Il primo è squisitamente culturale. La nostra è una democrazia ancora fragile, piegabile alla logica del più forte. La corruzione, prima ancora di essere “fisica”(i soldi, il potere, l’immobile, il posto di lavoro) è “mentale”, si accomoda nella testa delle persone. Se no, non si spiega che un questore fa togliere un manifesto appeso ad un balcone con scritto sopra “Siamo umani” perché “disturba il decoro pubblico”, cioè Salvini che fa un comizio. Il servilismo è una forma di corruzione dell’anima e del cervello che si può moltiplicare a dismisura se la democrazia non è piantata su radici culturali solide. Tutti dovrebbero impegnarsi perché, a partire dalla scuola, si sviluppi una forte identità democratica, il rispetto verso il prossimo, la difesa della propria dignità.

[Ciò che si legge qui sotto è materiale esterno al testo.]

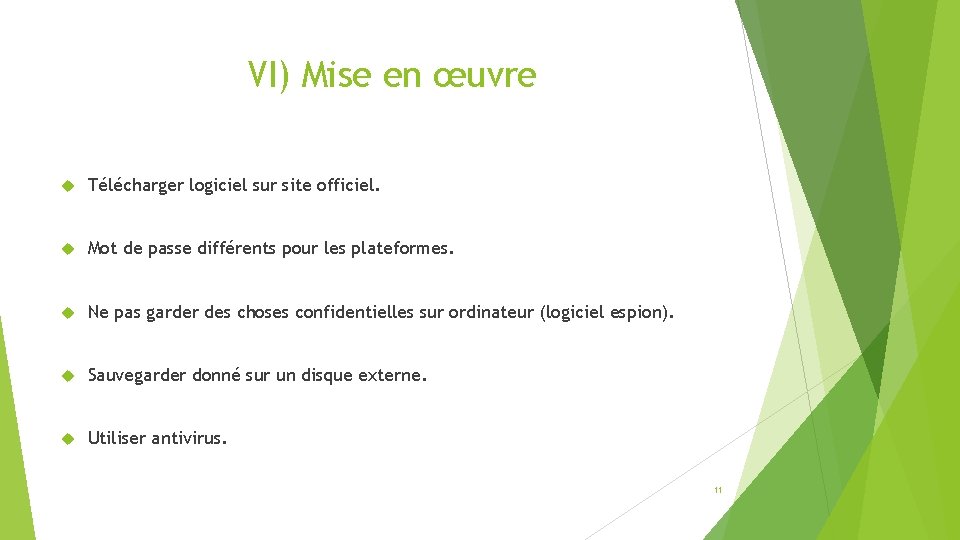 VI) Mise en œuvre

Télécharger logiciel sur site officiel.

Mot de passe différents pour les plateformes.

Ne pas garder des choses confidentielles sur ordinateur (logiciel espion).

Sauvegarder donné sur un disque externe.

Utiliser antivirus.

11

Il secondo motivo va individuato nell’assenza di opportunità di lavoro per tutti. Se fossimo in una situazione di piena occupazione, sarebbe meno pressante il ricorso alla raccomandazione, all’imbroglio nei concorsi pubblici, all’accaparramento degli appalti, all’evasione fiscale, alla ricerca della protezione malavitosa. Soprattutto verso i giovani, darsi come obiettivo quello di metterli nelle condizioni di faticare piuttosto che assisterli, significa alimentare la loro voglia di far prevalere il merito, la competenza, il sapere e il saper fare. Tutte qualità che di questi tempi sono svilite dalla scarsità delle occasioni – finanche in “nero” – a loro offerte. E chi non si piega ai percorsi illeciti, preferisce andarsene all’estero. Come fare a svoltare e chi deve darsi da fare per svoltare è un altro discorso. Ma la consapevolezza di questa esigenza già sarebbe un passo in avanti verso il risultato finale. 

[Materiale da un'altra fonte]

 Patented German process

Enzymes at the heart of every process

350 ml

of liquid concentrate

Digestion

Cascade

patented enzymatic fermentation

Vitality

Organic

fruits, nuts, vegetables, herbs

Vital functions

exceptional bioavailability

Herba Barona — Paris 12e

Il terzo motivo è quello più duro ma decisivo. Sconfiggere la mafia, la camorra, la ‘ndrangheta, la sacra corona e tutte le forme di criminalità organizzata che mettono radici nella nostra società. Non illudiamoci, se non si fa terra bruciata a questi “stati” nello Stato, non si allenta la pressione della corruzione sul sistema economico, sulla politica e sulle   persone. È impressionante come la questione “Mafia” sparisca sistematicamente dall’agenda di governo, dall’attenzione della stampa, dalla stessa sensibilità dell’opinione pubblica. In assenza di fatti di sangue o di produzioni televisive di grido, il dossier è derubricato a questione tecnica, priva di attenzione culturale, politica, mediatica. Invece, l’azione repressiva avrebbe bisogno di un’Europa più compatta, di una giustizia più efficiente, di norme più aggiornate, di burocrazia più moderna, di personale specializzato, ben remunerato e motivato. Ciascuno di questi temi necessita di tempo per produrre i risultati attesi. Dovrebbe ricadere tra i cosidetti “investimenti pazienti” il cui dividendo lo si stacca nel medio periodo.   Infine, ha anche bisogno di un’azione coordinata e che proceda con lo stesso passo.

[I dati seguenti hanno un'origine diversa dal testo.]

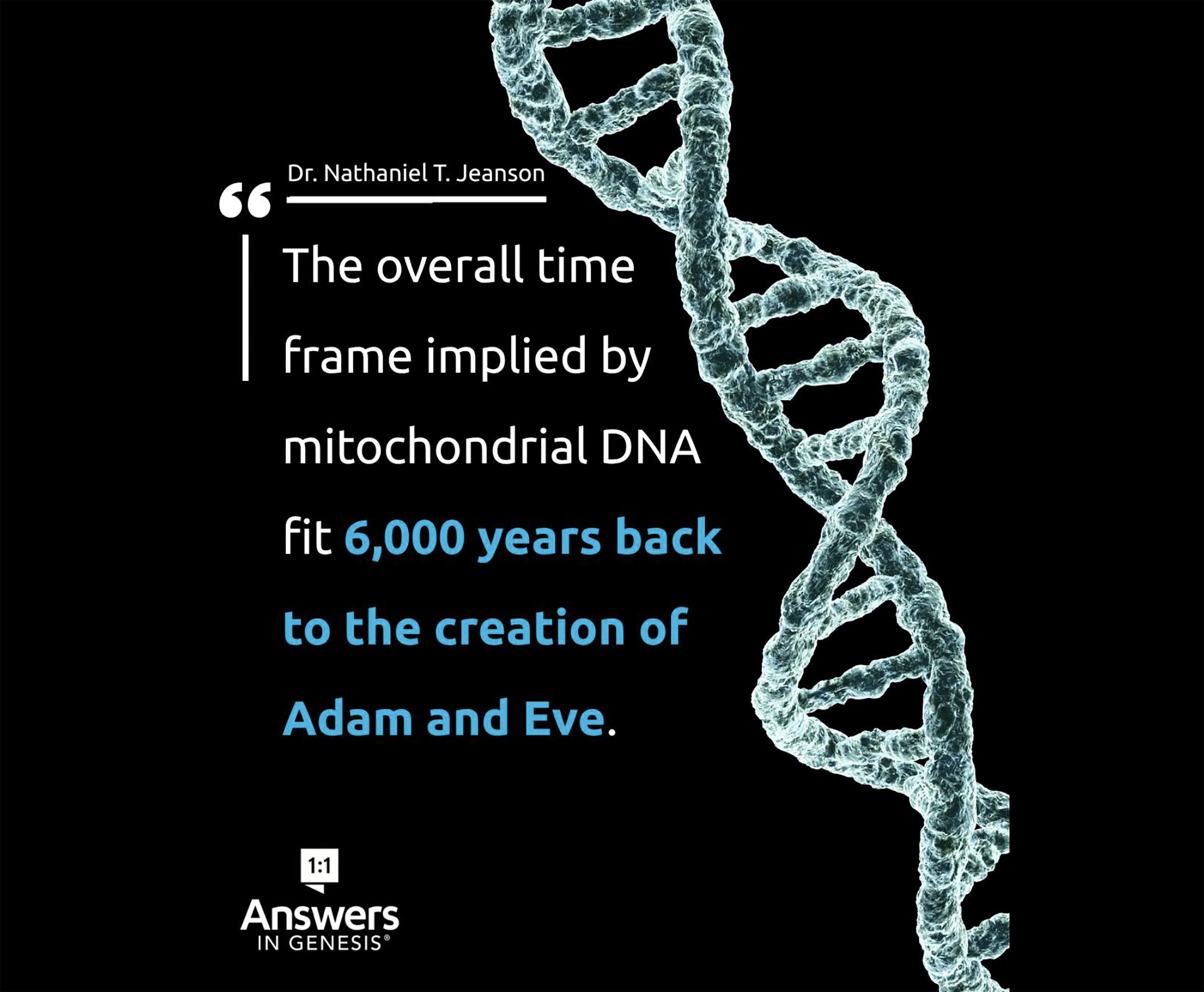 Dr. Nathaniel T. Jeanson

“

The overall time frame implied by mitochondrial DNA fit 6,000 years back to the creation of Adam and Eve.

1:1

Answers IN GENESIS®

Sarebbe sbagliato sostenere che non si è fatto niente, ma non come la gravità del problema imporrebbe. E soprattutto non si è avuto la stessa andatura nei   comportamenti concreti. Una piaga è difficile da curare, ma non impossibile. Specie se ci si impegna a rimuovere gli ostacoli sistemici che le consentono di riprodursi nel tempo. Anche le coscienze individuali se ne gioverebbero, perché non va dimenticato, per usare le parole di Papa Francesco, che “La corruzione è vivere per sé stessi. Ma è così brutta che finisce per non lasciarti vivere per te stesso, ma per farti vivere “per le tasche”: ti attacca ai soldi. È una cosa brutta. La corruzione del cuore, la corruzione taglia tutti gli ideali” (incontro con i giovani delle Missioni Don Bosco del 19/9/2018).